■ SET TASKS
(a) According to the article on Safari Tab Groups, why did Apple drop its planned changes to tabs before the official release of macOS Monterey?
(b) From the article on Safari Tab Groups, reproduce everything from "Apple may have" down to "for something else.".
(c) List the steps the article on Safari Tab Groups gives for setting up a Tab Group from scratch.

■ PASSAGE SHOWN
● ● ●
Apple may have changed its plans for tabs in Safari on macOS Monterey, but Tab Groups are something different — and they're staying.
It may be the most visible difference when you start macOS Monterey — Safari has changed. Opinions differ over the new design for tabs, but enough people on the beta didn't like it that Apple walked back those changes before the official release.
But only tabs were unpopular. Not Tab Groups.
What's been more undeniably popular right through the beta with testers and now onto the final release, is this new Tab Groups feature. It lets you open all the websites that you need for one particular job, then immediately switch to all the different sites you want for something else.
So you could have a Tab Group called Work that has all of your office intranet sites, your company's official pages, and perhaps a job search site. It's handy enough that you can click to have all your regular pages open, but there is more.
It's lunchtime, it's Friday afternoon, it's whenever you need a moment. Choose a different Tab Group and all your work sites appear to have gone. In their place, you've got Facebook, TV Guide, ESPN, or anything else you just enjoy.
Relax with those for a minute, then with a click, they appear to have gone and you're back in work, exactly where you left off.
It is as if you have different copies of Safari open are swapping between them. It's similar to how Spaces on macOS give you different desktops that you switch between as you need.
Using the Tab Group controls
The steps for using Tab Groups will become automatic and you will rapidly abhor going back to the prehistoric days before they existed. However, describing the steps is complicated by how Safari changes its appearance.
Tab Groups live in Safari's Bookmarks sidebar, which you open and close by clicking on a Bookmarks icon next to the traffic lights at top left. That icon also has a small arrow to the right, showing that there's a dropdown menu.
If you just click on the icon and open the Bookmarks sidebar, any groups are shown in a list. And you also get a new button for creating a new group.
Then once you have created any Tab Groups and then closed this Bookmarks sidebar, you get one extra tool. Next to that Bookmarks icon, you get the name of the current Tab Group, and you'll be able to click on it to switch quickly between different groups.
The small down arrow that was next to the Bookmarks icon, now moves to being next to the name of the current Tab Group.
Note that even if you've created a hundred Tab Groups, if you're not currently in any of them, no name appears next to the Bookmarks icon. And that small down arrow moves back to it.
How to set up a Tab Group in Safari from scratch
- In Safari, click on the small dropdown arrow next to the Bookmarks icon
- Choose New Empty Tab Group
- Type a name for your new group
- Navigate to any site
To change between different Tab Groups, you can click on a name in the list, or click on the dropdown next to the group name and bookmarks sidebar icon.
How to set up a Tab Group in Safari from all your current tabs
If you didn't regularly have the same tabs open to do your work, you wouldn't have any use for Tab Groups. So the odds are that you've already got open the ones you want.
● ● ●
■ DATA SEGMENT

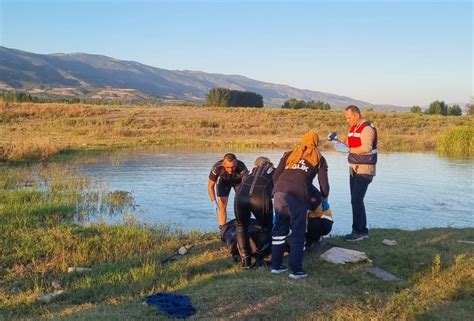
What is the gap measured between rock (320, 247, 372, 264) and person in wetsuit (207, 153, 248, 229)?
● ● ●
■ THE RESULTS
(a) Apple walked back the new tab design because enough people using the beta didn't like it.

(b)
Apple may have changed its plans for tabs in Safari on macOS Monterey, but Tab Groups are something different — and they're staying.
It may be the most visible difference when you start macOS Monterey — Safari has changed. Opinions differ over the new design for tabs, but enough people on the beta didn't like it that Apple walked back those changes before the official release.
But only tabs were unpopular. Not Tab Groups.
What's been more undeniably popular right through the beta with testers and now onto the final release, is this new Tab Groups feature. It lets you open all the websites that you need for one particular job, then immediately switch to all the different sites you want for something else.

(c)
- In Safari, click on the small dropdown arrow next to the Bookmarks icon
- Choose New Empty Tab Group
- Type a name for your new group
- Navigate to any site